Holly, Sending you lots and lots of luck for testing xx

R4F & Alison, it's nice to see some more fellow orangies over here.  Hope you both are trying to keep occupied to make the time pass quickly, it's hard though isn't it when we're not supposed to be doing much! My hubby is not letting me doing anything at all so I'm either lying on the sofa watching movies or sitting in bed with my laptop.......it's so much better than cooking and cleaning!

Hammy, I'm only on my second day of cyclogest yet I've already got stomach cramps - very similar to af pains.......and terrible wind!! I'm sure they do it on purpose just to confuse us by not knowing whether they are af or pg symptoms!
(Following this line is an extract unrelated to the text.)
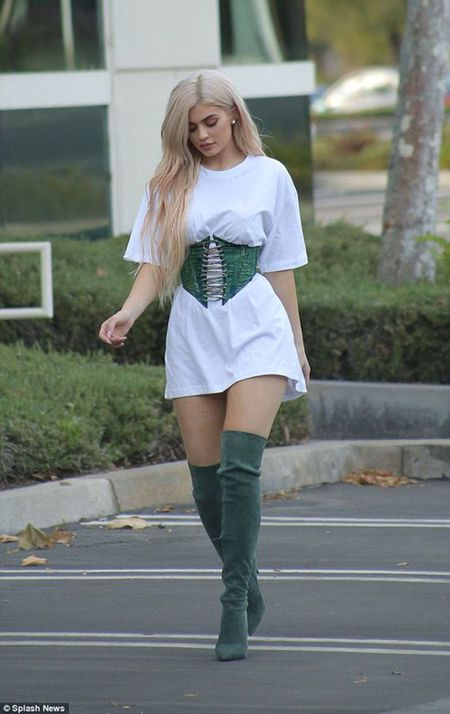 Day la nguoi day Kylie Jenner len dinh cao Hollywood - Anh 6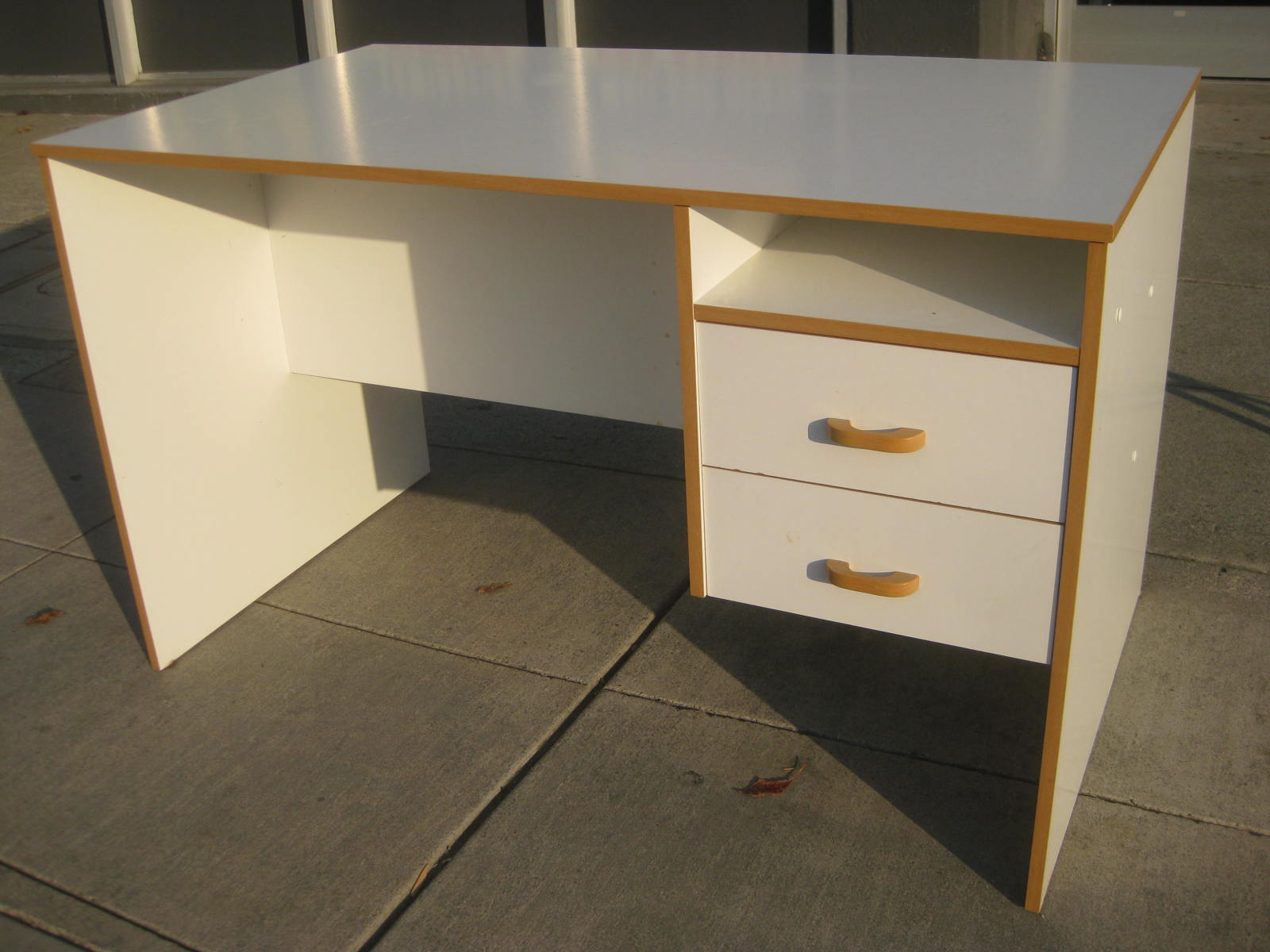 UHURU FURNITURE COLLECTIBLES SOLD White Ikea Desk 30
Morgan, wishing you lots and lots of luck for the 2ww.

Hope everyone else is coping with the 2ww OK. 
Sending lots of lov and luck to everyone
Sally
xxxxxx


----------



## Ange K (Apr 22, 2004)

Hi girls!

Mind if I join you? Had my FET this morning - bit of nightmare because the 2 that successfully thawed yesterday didn't continue to split overnight so we couldn't use them.  They thawed another 2 and I had them transferred but don't know if they'll keep growing because there was no time to observe them - my clinic doesn't do transfers on a Sunday so it had to be today.

Feeling a bit flat about it all - I'm sure I'll feel more positive soon.

Hope these 2 weeks go by quickly!  Testing on 28th August.

love Ange x


----------



## DebbieB (Aug 5, 2004)

Hiya
welcome to the new girls! Morgan, we've met on the IUI board already - glad to see you here!
Ange - sorry you had such a rough time - keep positive and we'll keep fingers crossed for you!

I'm starting to go a bit dipsy - this 2 ww or 2 1/2 in my case, seems sooooo long.  Can't believe I had to turn a glass of wine down in a really nice restaurant last night!  ah well, small sacrifice I suppose 


baby dust to all!

Debbie


----------



## morgan (Jul 15, 2004)

hello everyone

hey debbie /waves how are you getting on?

Ange - lots of luck for you, here's hoping they have have a good kick start now they are where they should be.

I'm off to find some red things to eat for breakfast....


----------



## sarah c (May 13, 2004)

hello girls, well ive just done a hpt it was negative, test day is tues.Ive had quite a bit off brown spotting with bits in it sorry(tmi).Wish i hadnt done one now and just waited. 
              love sarah c xx


----------



## SueL (Mar 22, 2002)

Hi

Ange, Morgan and Ready - excellent news you and your embies are in the 2ww! Morgan it's good to hear that the IUI got converted cos of your overresponse but what a learning curve! Well done!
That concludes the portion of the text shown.